From abb7f6eff9503bcb407099430e52b8a1668c0a2e Mon Sep 17 00:00:00 2001
From: Megvii Engine Team <megengine@megvii.com>
Date: Mon, 17 Jul 2023 19:02:08 +0800
Subject: [PATCH] fix(src/atlas): support static input batch and dynamic output
 batch

GitOrigin-RevId: 78df430e68e417c64e1f5aae89bd39b1fb91cb60
---
 src/opr/impl/atlas_runtime_op.cpp             | 63 ++++++++++++++++++-
 .../include/megbrain/opr/atlas_runtime_op.h   |  3 +
 2 files changed, 63 insertions(+), 3 deletions(-)
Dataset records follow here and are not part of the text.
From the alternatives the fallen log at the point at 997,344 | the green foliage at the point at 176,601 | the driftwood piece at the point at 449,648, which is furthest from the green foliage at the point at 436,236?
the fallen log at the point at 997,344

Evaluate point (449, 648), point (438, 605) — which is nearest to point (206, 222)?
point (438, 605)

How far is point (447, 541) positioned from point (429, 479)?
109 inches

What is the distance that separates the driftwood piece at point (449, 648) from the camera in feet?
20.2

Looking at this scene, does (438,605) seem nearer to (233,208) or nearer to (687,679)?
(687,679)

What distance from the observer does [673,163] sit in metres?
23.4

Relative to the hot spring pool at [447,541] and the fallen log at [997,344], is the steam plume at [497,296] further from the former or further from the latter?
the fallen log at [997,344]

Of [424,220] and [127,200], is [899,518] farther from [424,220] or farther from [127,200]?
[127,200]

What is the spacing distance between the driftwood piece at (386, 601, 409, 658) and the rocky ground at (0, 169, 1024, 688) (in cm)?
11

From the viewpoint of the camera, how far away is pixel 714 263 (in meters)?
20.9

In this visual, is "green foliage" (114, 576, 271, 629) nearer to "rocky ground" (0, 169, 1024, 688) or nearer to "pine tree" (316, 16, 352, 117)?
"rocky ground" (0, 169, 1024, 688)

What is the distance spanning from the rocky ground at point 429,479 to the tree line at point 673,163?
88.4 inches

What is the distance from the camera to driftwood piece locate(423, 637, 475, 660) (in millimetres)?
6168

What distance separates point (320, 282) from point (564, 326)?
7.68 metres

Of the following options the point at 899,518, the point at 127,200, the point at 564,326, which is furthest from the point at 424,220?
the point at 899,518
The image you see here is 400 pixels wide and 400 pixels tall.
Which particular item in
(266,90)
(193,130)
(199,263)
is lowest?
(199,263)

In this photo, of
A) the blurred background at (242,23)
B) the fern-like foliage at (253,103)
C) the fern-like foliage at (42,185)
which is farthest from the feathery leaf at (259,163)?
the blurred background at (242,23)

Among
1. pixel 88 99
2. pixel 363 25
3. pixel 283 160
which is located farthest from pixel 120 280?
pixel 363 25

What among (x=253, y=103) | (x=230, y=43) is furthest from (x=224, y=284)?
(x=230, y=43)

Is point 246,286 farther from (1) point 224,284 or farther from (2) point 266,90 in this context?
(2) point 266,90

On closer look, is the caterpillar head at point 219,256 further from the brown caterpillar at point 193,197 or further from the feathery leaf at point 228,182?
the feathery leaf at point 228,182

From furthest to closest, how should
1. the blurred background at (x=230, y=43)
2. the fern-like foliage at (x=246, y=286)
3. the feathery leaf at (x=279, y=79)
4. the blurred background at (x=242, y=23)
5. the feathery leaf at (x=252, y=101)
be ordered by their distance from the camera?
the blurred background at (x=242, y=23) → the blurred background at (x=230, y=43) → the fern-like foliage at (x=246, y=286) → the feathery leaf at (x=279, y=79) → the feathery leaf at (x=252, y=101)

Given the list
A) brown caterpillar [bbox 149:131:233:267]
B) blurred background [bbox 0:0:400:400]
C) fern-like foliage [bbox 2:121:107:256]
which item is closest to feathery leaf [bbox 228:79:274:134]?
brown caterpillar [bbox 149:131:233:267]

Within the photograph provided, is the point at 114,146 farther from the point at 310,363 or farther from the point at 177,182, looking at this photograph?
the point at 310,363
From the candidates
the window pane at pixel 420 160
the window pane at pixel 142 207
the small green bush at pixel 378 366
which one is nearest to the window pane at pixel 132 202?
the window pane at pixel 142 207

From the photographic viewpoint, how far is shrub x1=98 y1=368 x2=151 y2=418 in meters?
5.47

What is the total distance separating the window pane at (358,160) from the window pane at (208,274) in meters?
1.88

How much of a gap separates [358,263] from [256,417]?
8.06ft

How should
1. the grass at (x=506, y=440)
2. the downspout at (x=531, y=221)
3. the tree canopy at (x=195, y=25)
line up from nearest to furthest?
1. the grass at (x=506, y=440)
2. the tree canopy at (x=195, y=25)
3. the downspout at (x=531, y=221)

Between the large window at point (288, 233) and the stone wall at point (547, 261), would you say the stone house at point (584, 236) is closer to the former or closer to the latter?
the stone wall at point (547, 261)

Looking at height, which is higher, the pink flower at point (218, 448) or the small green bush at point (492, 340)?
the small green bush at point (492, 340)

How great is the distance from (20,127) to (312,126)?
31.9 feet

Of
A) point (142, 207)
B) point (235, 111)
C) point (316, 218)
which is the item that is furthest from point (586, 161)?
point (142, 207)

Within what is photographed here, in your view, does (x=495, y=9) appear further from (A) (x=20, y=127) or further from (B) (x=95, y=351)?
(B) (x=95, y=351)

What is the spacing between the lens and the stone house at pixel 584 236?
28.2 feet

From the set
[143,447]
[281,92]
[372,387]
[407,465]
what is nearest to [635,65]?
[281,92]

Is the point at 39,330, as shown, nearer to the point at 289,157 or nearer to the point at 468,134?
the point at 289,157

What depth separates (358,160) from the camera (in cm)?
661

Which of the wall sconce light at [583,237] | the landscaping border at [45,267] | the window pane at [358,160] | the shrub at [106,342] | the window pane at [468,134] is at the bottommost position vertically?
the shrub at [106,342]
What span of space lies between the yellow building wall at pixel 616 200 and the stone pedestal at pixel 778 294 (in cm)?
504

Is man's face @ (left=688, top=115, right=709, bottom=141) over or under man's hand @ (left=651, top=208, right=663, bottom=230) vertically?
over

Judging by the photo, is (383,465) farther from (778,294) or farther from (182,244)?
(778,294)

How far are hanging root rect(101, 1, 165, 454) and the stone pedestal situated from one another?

diff --git a/src/opr/impl/atlas_runtime_op.cpp b/src/opr/impl/atlas_runtime_op.cpp
index 0d15ad6e3..b8b1daf50 100644
--- a/src/opr/impl/atlas_runtime_op.cpp
+++ b/src/opr/impl/atlas_runtime_op.cpp
@@ -15,12 +15,30 @@ namespace {
 /**
  * \brief get mgb shape from acl shape, batch from mgb
  */
-TensorShape acl_shape_to_mgb_shape_for_output(aclmdlIODims acl_shape, size_t batch) {
+TensorShape acl_shape_to_mgb_shape_for_output(
+        aclmdlDesc* model_desc, size_t output_idx, size_t output_dtype_size,
+        aclmdlIODims acl_shape, size_t batch) {
     TensorShape ret;
     ret.ndim = acl_shape.dimCount;
     for (size_t i = 0; i < ret.ndim; ++i) {
         ret[i] = acl_shape.dims[i];
     }
+    if (acl_shape.dims[0] == -1) {
+        batch = aclmdlGetOutputSizeByIndex(model_desc, output_idx);
+        size_t chw = output_dtype_size;
+        for (size_t i = 1; i < ret.ndim; ++i) {
+            chw *= ret[i];
+        }
+        mgb_assert(
+                batch % chw == 0,
+                "When the input batch is static and the output batch is dynamic, it is "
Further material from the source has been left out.